Na anotação 19, escreve:

“Vós, sentimentos de angústia, religião, arte, ciência, toda a história do universo, vós sois as asas sobre as quais eu voei até as alturas. Mas vós não sois apenas asas, vós sois minha exaltação, minhas carícias, o jogo do meu capricho. Vosso lema: sempre o novo, de qualquer outro”.

Na de número 74

“Ama a vida de todo o teu ser e tu serás sempre feliz. Não temas ser aquilo que almejas, não temas teus desejos. Não temas a vida, tampouco os sofrimentos, pois não há maior vitória sobre  o desespero. Tu deves ser sempre radiante”.

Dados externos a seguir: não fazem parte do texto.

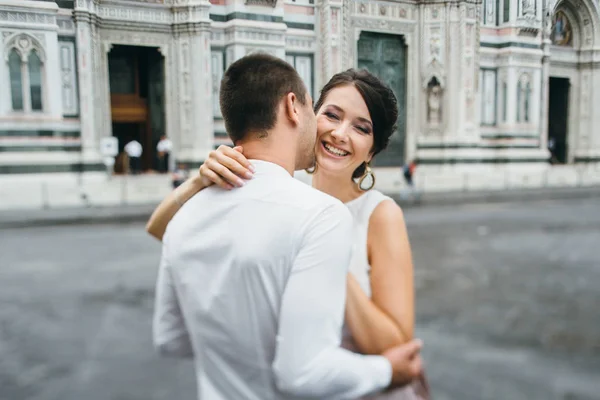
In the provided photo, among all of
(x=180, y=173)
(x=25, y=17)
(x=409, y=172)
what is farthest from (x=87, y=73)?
(x=409, y=172)

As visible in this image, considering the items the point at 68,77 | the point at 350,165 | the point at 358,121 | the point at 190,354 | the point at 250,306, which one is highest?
the point at 68,77

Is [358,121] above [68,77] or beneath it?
beneath

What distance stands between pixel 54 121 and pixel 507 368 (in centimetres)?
871

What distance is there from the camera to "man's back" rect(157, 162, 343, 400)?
111 centimetres

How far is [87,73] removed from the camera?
32.7 feet

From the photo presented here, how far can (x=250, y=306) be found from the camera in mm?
1143

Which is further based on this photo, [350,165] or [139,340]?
[139,340]

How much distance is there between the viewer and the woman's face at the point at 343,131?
4.86 ft

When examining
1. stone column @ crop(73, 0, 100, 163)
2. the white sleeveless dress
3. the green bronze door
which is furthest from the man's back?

Desse período, Feuillet d’Album, a primeira de três peças op. 45 (1904). Em 1960, o notável compositor Camargo Guarnieri disse-me que considerava o andante da Sonata nº 4, op. 30Feuillet d’album, op. 45 nº 1 como  obras pertencentes à “quinta-essência” musical.

Clique para ouvir, de Scriabine, Feuillet d’album op. 45 nº 1 (1904), na interpretação de J.E.M.:

https://www.youtube.com/watch?v=ug7MD8jWo4M

No terceiro cahier (1905-1906), Scriabine lança conceitos sobre o universo, sua criação e tem interesse o debruçamento sobre sua consciência pessoal: “O que ela representa em si como PORTADORA de certos elãs? A cada minuto eu experimento algo e disso tenho consciência, pois se trata da minha vida pessoal. Apresento-me como portador de uma vida pessoal que, em assim sendo, é a LIGAÇÃO dos fatos de minha experiência pessoal e nada mais, e minha consciência, como ‘mensageira’, é somente a atividade que elabora essa ligação, e nada mais. Assim, minha consciência pessoal é uma atividade que produz muito, quero dizer, que analisa e liga muitas coisas em um todo, que sintetiza”.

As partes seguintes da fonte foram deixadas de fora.